***** Excerpted records *****

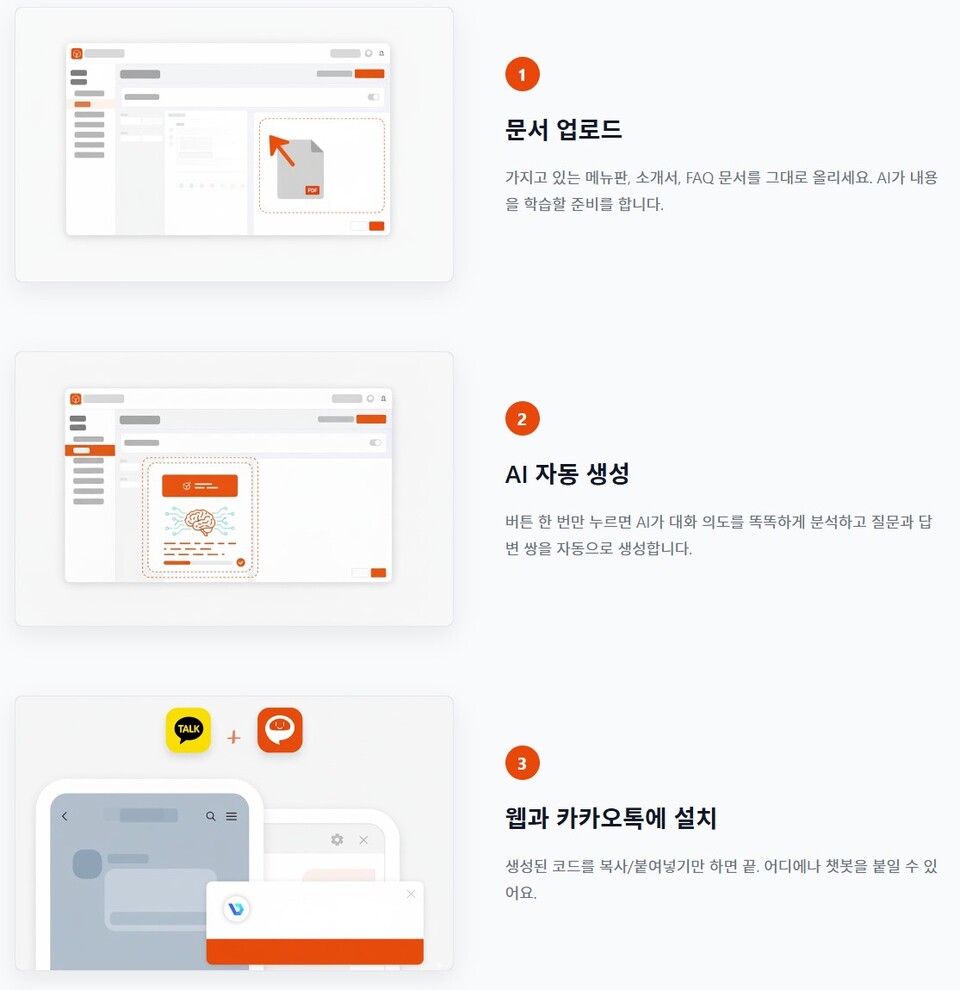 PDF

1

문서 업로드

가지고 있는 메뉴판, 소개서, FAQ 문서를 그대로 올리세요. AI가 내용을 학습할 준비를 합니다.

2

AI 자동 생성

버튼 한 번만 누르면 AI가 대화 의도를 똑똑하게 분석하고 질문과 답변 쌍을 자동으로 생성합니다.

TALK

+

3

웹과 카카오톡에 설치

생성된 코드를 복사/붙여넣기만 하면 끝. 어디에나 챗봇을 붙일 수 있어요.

*****
***** Excerpted records *****

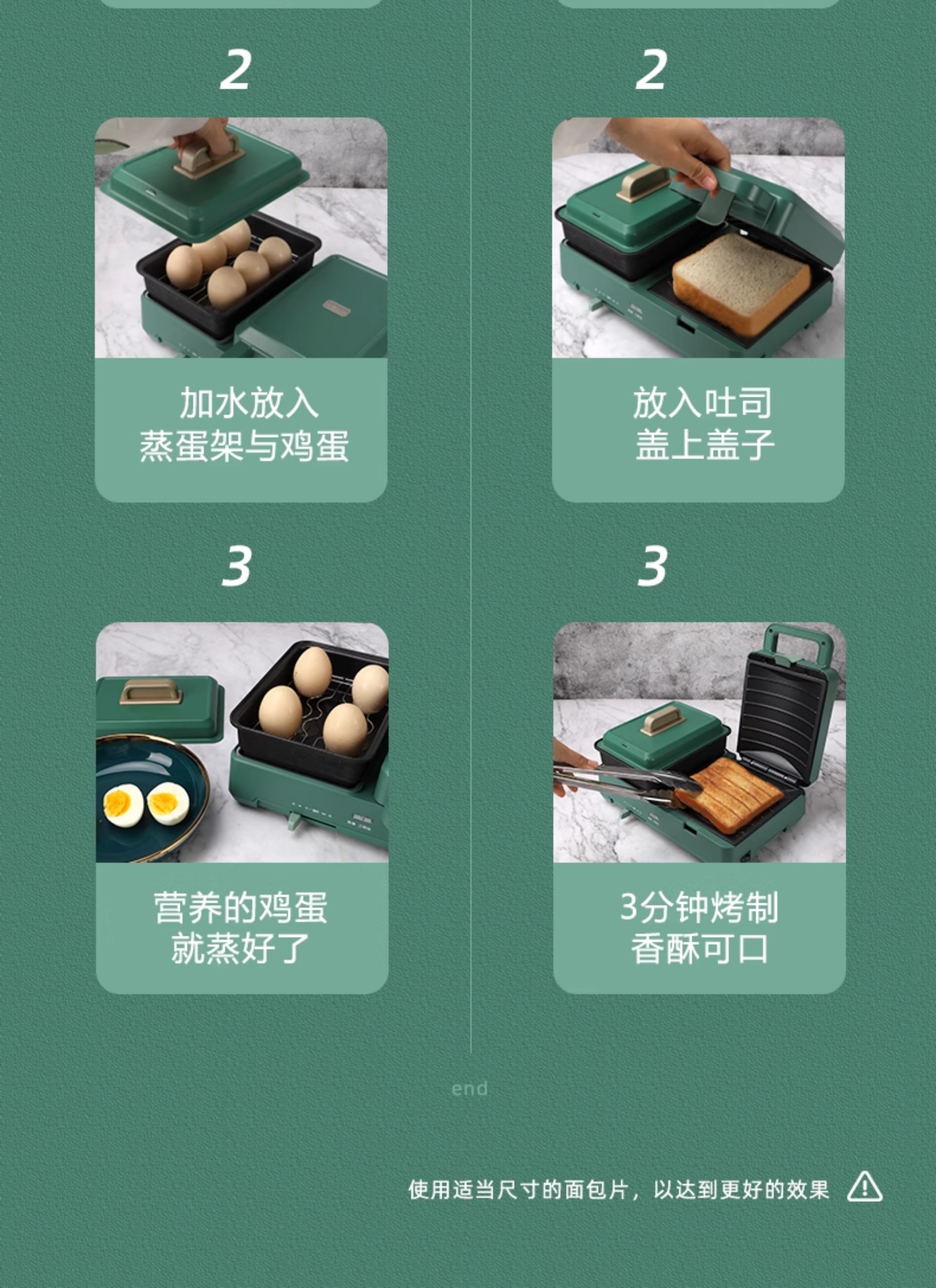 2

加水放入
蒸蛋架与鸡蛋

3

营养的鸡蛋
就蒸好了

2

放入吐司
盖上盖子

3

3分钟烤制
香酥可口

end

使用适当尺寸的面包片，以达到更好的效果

*****

Problem to solve ▸
Retype the entries above exactly, but only from the line containing "버튼 한 번만 누르면" through the line containing "생성된 코드를 복사/붙여넣기만 하면 끝. 어디에나 챗봇을 붙일 수 있어요.", both included.

Task answer ▸
버튼 한 번만 누르면 AI가 대화 의도를 똑똑하게 분석하고 질문과 답변 쌍을 자동으로 생성합니다.

TALK

+

3

웹과 카카오톡에 설치

생성된 코드를 복사/붙여넣기만 하면 끝. 어디에나 챗봇을 붙일 수 있어요.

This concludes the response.